Having determined that there was no basis to defer to the Agency’s interpretation, the Court used the traditional tools of statutory interpretation to determine whether the pharmaceutical representatives were exempt outside salespersons.  Under that analysis, the Court found that pharmaceutical representatives make sales for purposes of the FLSA, and therefore are exempt, even though they do not technically “sell” anything to the physicians they visit, because the “other disposition” catchall category in the statute’s definition of “sale” should be understood to include the sales representatives’ practice of obtaining nonbinding commitments from physicians to prescribe the employer’s drugs.  The Court was also convinced that pharmaceutical sales representatives are “outside salespersons” under the statute because they act like salespersons, are paid like salespersons, and receive training to close sales like salespersons.

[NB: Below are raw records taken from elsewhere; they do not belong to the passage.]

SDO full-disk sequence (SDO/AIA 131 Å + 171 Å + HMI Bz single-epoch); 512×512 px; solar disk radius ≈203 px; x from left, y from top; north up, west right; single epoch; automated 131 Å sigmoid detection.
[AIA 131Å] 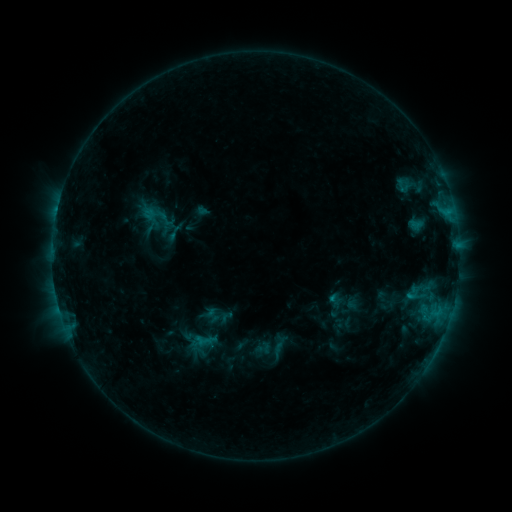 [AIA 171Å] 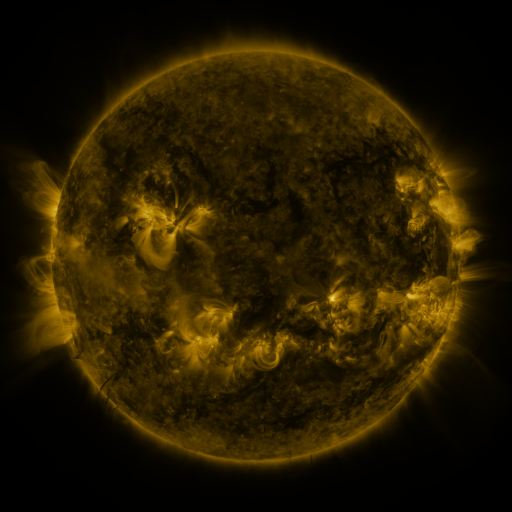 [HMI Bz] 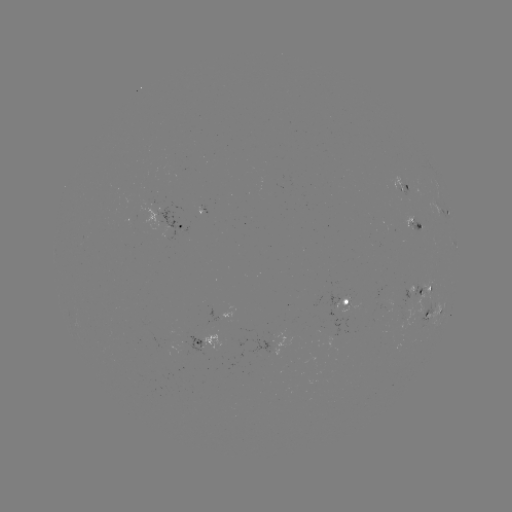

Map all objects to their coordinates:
sigmoid: <bbox>142, 201, 167, 228</bbox>
sigmoid: <bbox>254, 340, 272, 358</bbox>
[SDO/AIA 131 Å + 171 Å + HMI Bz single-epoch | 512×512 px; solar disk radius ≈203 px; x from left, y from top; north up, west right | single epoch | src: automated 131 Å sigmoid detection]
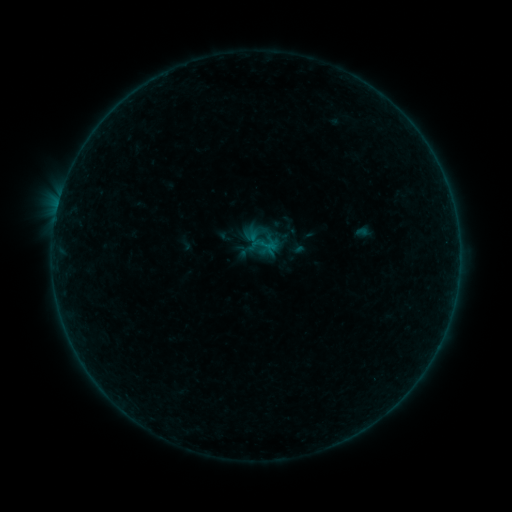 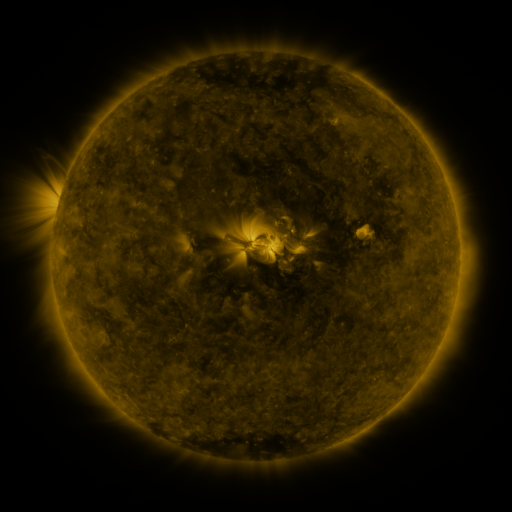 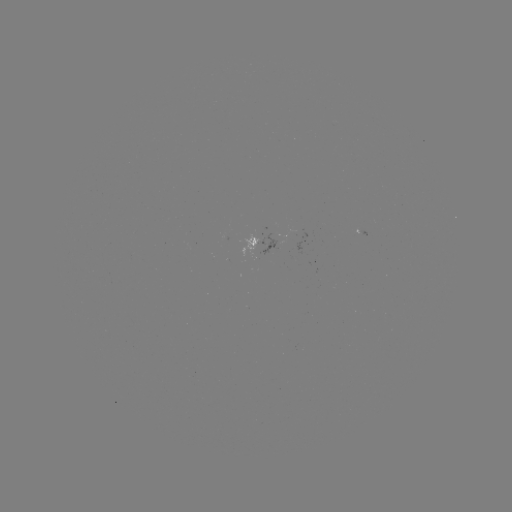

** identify sigmoid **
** [265, 243] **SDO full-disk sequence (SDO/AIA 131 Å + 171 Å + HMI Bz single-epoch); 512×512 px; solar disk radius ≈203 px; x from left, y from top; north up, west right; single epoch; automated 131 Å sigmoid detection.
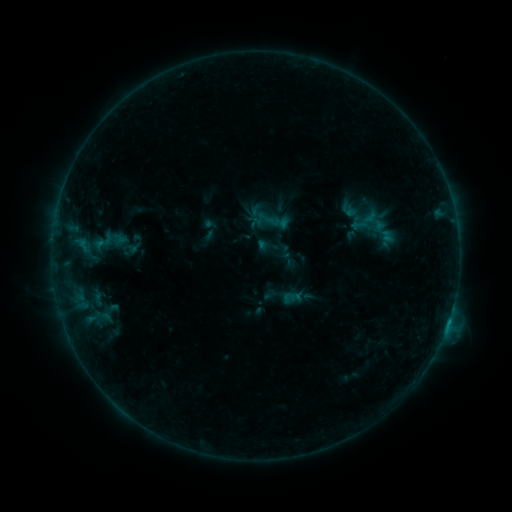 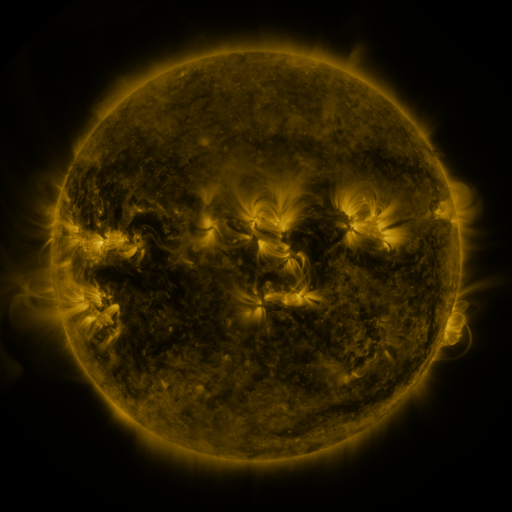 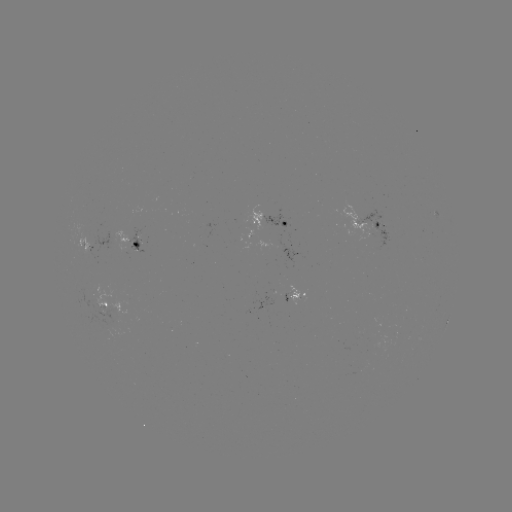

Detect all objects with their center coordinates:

A cautionary note:  this Supreme Court decision is limited to pharmaceutical industry representatives only.  While the “outside sales” exemption may continue to be litigated, this decision has provided much guidance on a previously undefined term under the FLSA.  And, of course, the decision has no impact on state wage and hour laws that do not track the FLSA.

New Jersey Court Affirms Sanction Against Law Firm For Losing Emails

The New Jersey Appellate Division has affirmed an order imposing sanctions against defense counsel for losing attorney-client emails that were relevant to the question whether a settlement had been reached between the parties and that had been identified on defendants’ privilege log.  When the judge directed that the emails be submitted for in camera inspection, defense counsel replied that they were not available because they had been in the file of the defendants’ prior counsel and could no longer be located.

Plaintiffs’ counsel then retained a forensic expert and incurred over $10,000 in costs and attorneys’ fees to recover the emails from backup tapes on the hard drive of the original defense counsel’s firm.  The judge then determined after in camera inspection that the emails were admissible, and ordered the defendants and the law firm representing them to jointly reimburse plaintiffs for that expense. The emails ultimately formed the foundation for the trial court’s ruling in plaintiffs’ favor at trial.

On appeal, the defense firm argued that the sanction was improper because it had not violated any Court Rule in connection with its handling of the emails, and because there was no evidence of intentional spoliation.  The Appellate Division disagreed.

In its opinion in Goldmark v. Brach Eichler LLC, the Court observed that the trial judge had inherent power to impose discovery sanctions, and held that the sanctions were proper even in the absence of intentional spoliation because counsel had an obligation to preserve the documents identified on its privilege log and produce them as required for in camera inspection.  The Court concluded that “[i]t would make a mockery of our discovery rules to allow a party or
its counsel – after identifying privileged information – to destroy or carelessly lose or misplace the materials in question.”

Courts consistently hold that litigants and in-house counsel must preserve documents that bear a relationship to issues in litigation.  Consistent with that, the Goldmark opinion reminds counsel of record to preserve all potentially relevant emails – including privileged client communications – during litigation.